STATED TASK A: From the passage on charter schools, reproduce the span that begins at the words "Dominoes, originally uploaded" and ends after the words "coming to an end.".

Dominoes, originally uploaded by Blinking Charlie.

Charter schools are a controversial topic — though, if history is a guide, less so in Washington State, where voters have turned them down three times: initiatives were rejected in 1995 and 2000, and a 2004 referendum canned a legislative attempt to allow charter schools in, 58% to 42%. In 2012, polls indicate the rejection might be coming to an end.

Initiative 1240 (pdf) would allow a limited number of charter schools in the state, 40 total over a five-year period, with more to come if performance is judged good enough. No more than eight charter schools can be established in any given year, though if less than eight open, the “unopened” schools can carry over to the next year’s allotment.

Because charter schools are considered public schools — they have to accept any student that applies, or if demand is too great, arrange a lottery, and charge no tuition — 1240 provides no separate funding for them. They would receive an allocation of state and federal education monies based on statewide spending per-pupil. However many students that enroll, that’s what the charter school receives. Here is where already underfunded public schools protest that the fiscal pie is not high enough to add forty more mouths. But there are other considerations.

STATED TASK B: Starting at the first of the rows below and ending after the line that contains "3. point 233,158", give those lines as a numbered list, leaving out any blank lines.

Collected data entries
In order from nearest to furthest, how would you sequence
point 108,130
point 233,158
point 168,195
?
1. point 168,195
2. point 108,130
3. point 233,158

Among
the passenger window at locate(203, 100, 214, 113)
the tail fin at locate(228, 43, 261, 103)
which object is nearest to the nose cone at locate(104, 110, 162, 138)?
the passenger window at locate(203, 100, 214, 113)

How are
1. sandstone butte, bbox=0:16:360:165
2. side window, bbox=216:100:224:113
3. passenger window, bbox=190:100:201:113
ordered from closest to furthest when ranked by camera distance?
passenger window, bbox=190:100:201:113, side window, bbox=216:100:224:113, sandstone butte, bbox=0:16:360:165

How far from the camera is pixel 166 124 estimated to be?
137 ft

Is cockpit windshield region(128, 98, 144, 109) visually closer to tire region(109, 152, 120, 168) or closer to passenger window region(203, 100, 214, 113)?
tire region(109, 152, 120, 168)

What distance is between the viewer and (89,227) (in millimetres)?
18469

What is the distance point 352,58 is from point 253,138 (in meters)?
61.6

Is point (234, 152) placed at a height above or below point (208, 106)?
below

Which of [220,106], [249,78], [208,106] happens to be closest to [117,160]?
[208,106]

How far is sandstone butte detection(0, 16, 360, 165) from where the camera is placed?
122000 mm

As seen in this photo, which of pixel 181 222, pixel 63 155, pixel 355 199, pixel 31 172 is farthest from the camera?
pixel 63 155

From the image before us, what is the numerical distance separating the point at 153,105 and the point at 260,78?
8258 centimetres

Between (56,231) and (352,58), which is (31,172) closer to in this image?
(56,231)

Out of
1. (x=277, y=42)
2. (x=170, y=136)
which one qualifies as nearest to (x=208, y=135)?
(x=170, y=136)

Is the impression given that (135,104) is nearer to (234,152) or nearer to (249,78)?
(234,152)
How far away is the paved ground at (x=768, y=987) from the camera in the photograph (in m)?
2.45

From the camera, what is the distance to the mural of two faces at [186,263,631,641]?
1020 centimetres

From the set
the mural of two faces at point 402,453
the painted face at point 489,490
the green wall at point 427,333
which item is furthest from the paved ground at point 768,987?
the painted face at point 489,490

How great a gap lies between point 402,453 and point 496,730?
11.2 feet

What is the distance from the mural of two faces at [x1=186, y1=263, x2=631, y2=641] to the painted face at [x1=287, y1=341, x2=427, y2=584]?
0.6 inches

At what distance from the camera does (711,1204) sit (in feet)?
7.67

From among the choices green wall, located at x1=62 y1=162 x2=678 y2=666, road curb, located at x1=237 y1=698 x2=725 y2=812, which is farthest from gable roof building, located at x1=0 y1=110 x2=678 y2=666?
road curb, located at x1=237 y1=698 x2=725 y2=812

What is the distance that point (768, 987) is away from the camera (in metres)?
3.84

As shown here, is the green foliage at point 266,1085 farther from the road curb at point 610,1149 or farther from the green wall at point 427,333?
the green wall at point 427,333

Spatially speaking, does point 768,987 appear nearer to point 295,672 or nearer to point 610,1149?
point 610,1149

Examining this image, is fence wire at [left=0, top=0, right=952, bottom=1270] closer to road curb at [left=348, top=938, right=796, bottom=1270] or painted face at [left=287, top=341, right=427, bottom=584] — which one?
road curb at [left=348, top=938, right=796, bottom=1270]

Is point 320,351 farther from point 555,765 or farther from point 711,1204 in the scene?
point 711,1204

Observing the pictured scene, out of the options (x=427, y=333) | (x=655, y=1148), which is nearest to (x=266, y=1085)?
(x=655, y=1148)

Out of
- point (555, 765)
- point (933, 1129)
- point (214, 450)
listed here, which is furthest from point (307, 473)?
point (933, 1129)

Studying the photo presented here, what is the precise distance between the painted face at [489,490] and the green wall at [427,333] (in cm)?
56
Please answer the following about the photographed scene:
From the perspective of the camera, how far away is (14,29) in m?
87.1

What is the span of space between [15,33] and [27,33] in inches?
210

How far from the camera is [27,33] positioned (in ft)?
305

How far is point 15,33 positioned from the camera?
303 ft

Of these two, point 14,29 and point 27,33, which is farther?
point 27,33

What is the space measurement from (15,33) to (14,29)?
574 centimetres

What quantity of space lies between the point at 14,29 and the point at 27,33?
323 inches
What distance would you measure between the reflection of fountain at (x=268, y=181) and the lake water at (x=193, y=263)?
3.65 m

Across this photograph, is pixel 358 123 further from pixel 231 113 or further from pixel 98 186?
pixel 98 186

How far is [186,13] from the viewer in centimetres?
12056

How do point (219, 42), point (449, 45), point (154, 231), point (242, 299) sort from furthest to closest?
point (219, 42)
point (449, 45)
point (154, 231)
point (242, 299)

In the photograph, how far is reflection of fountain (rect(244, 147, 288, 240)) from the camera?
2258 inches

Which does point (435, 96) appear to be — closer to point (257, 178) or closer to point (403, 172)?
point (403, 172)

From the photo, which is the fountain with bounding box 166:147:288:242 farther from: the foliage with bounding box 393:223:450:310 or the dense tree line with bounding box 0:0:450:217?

TASK RESULT A:
Dominoes, originally uploaded by Blinking Charlie.

Charter schools are a controversial topic — though, if history is a guide, less so in Washington State, where voters have turned them down three times: initiatives were rejected in 1995 and 2000, and a 2004 referendum canned a legislative attempt to allow charter schools in, 58% to 42%. In 2012, polls indicate the rejection might be coming to an end.

TASK RESULT B:
1. In order from nearest to furthest, how would you sequence
2. point 108,130
3. point 233,158
4. point 168,195
5. ?
6. 1. point 168,195
7. 2. point 108,130
8. 3. point 233,158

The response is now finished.